• **Directions**
Your copy should match the records below word for word and contain no pictures.

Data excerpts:
────────────────
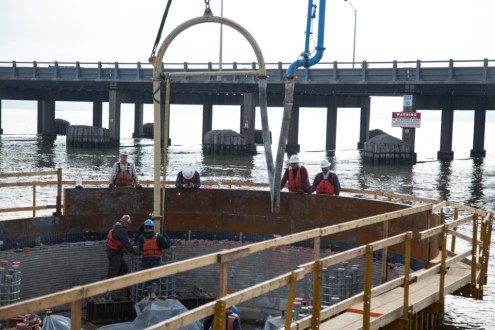 November 11, 2014 - Placing concrete in the pier 8 pile cap.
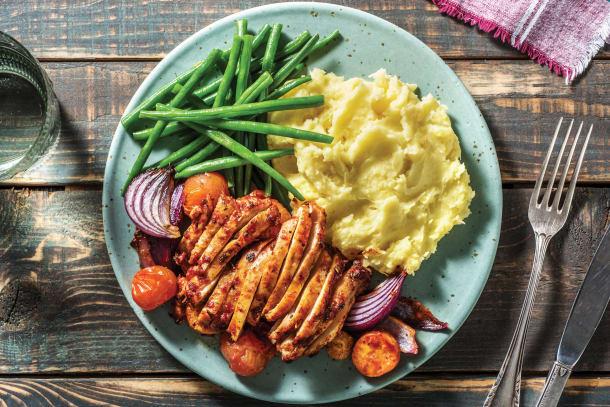 Low Calorie Meals - Italian Chicken Tray Bake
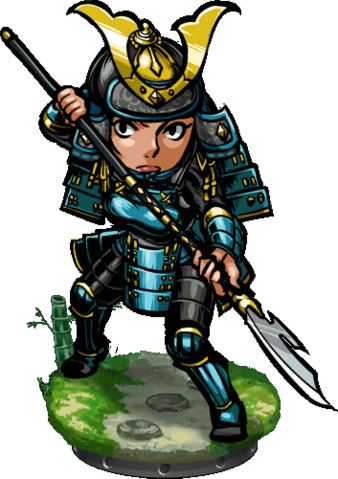 File:Naginata Samurai Figure.png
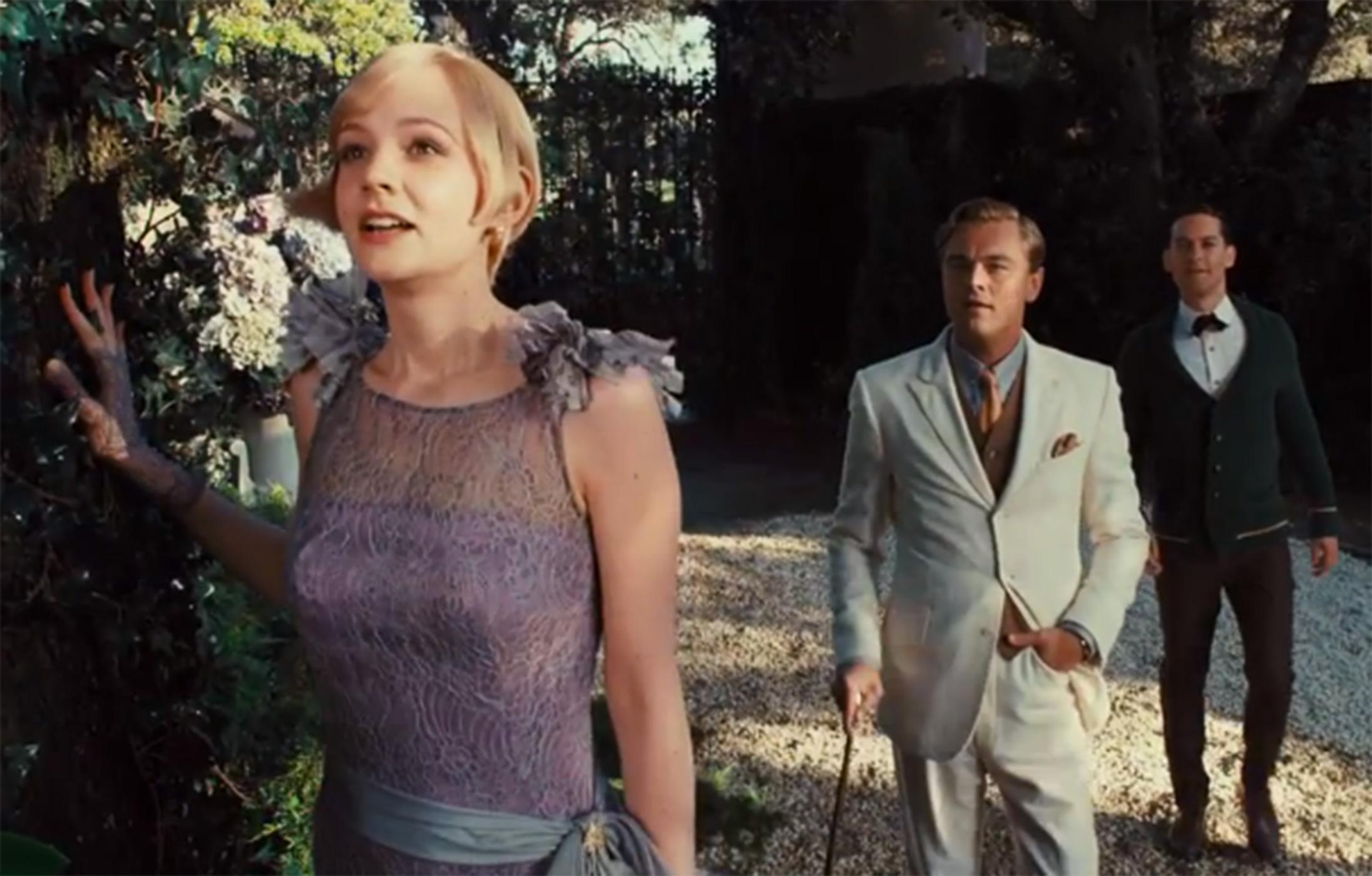 The Great Gatsby HD Wallpaper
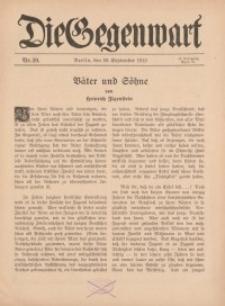 Die Gegenwart: Wochenschrift für Literatur, Kunst, Leben, 44. Jahrgang, 1915, H. 39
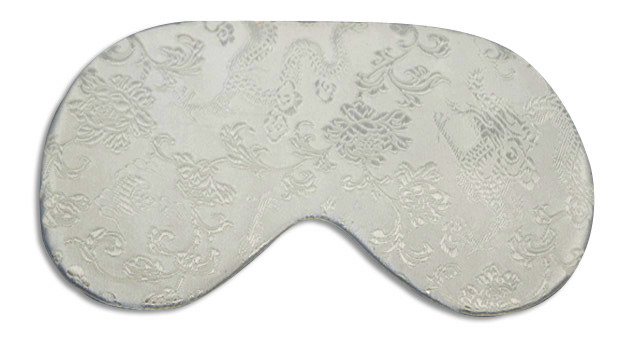 White Dragon Sleep Mask - front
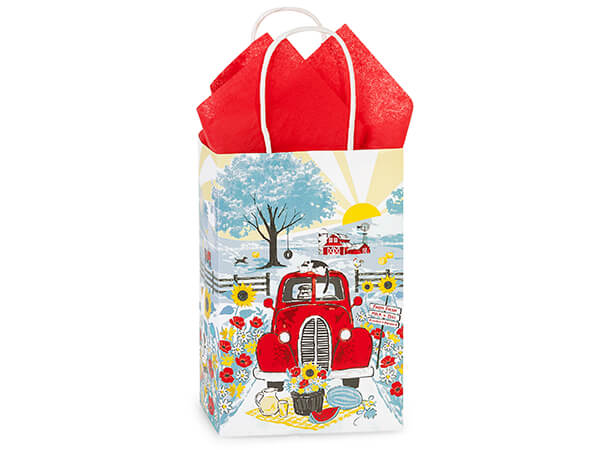 """Red Farm Truck Paper Shopping Bags Rose 5.25x3.5x8.25"""", 25 Pack"""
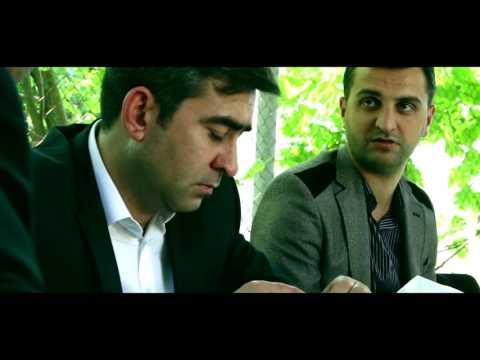 Nahid Bədalanlı-Şəhid Samid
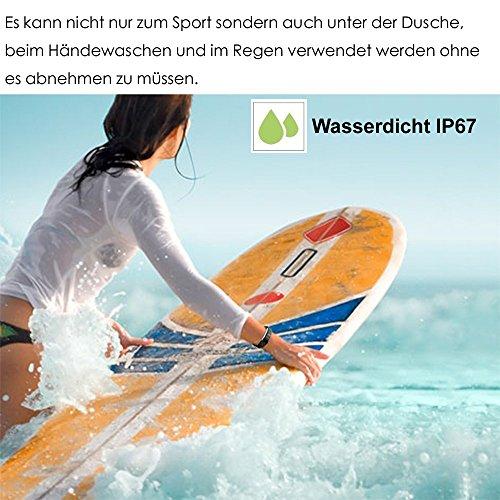 AsiaLONG Fitness Tracker mit Pulsmesser, Schrittzähler Uhr Fitness Armband Wasserdicht Aktivitätstracker mit Schlafmonitor, herzfrequenz, Kalorienzähler, Vibrationsalarm Anruf SMS Whatsapp Beachten mit IOS Android Smartphones (Upgrade Version) - 2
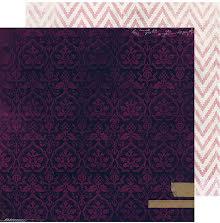 Heidi Swapp Hawthorne Double-Sided Cardstock 12X12 - Velvet UTGÅENDE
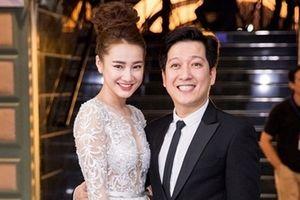 Đám cưới Nhã Phương và Trường Giang: Nhiều quy định?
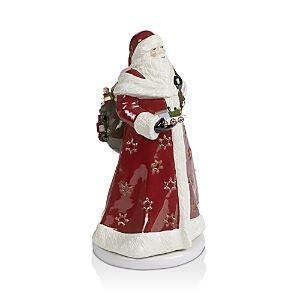 Villeroy & Boch Christmas Toys Memory Musical Santa Figurine  - Santa/turn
────────────────
• **Solution to this exercise**
 November 11, 2014 - Placing concrete in the pier 8 pile cap.
 Low Calorie Meals - Italian Chicken Tray Bake
 File:Naginata Samurai Figure.png
 The Great Gatsby HD Wallpaper
 Die Gegenwart: Wochenschrift für Literatur, Kunst, Leben, 44. Jahrgang, 1915, H. 39
 White Dragon Sleep Mask - front
 """Red Farm Truck Paper Shopping Bags Rose 5.25x3.5x8.25"""", 25 Pack"""
 Nahid Bədalanlı-Şəhid Samid
 AsiaLONG Fitness Tracker mit Pulsmesser, Schrittzähler Uhr Fitness Armband Wasserdicht Aktivitätstracker mit Schlafmonitor, herzfrequenz, Kalorienzähler, Vibrationsalarm Anruf SMS Whatsapp Beachten mit IOS Android Smartphones (Upgrade Version) - 2
 Heidi Swapp Hawthorne Double-Sided Cardstock 12X12 - Velvet UTGÅENDE
 Đám cưới Nhã Phương và Trường Giang: Nhiều quy định?
 Villeroy & Boch Christmas Toys Memory Musical Santa Figurine  - Santa/turn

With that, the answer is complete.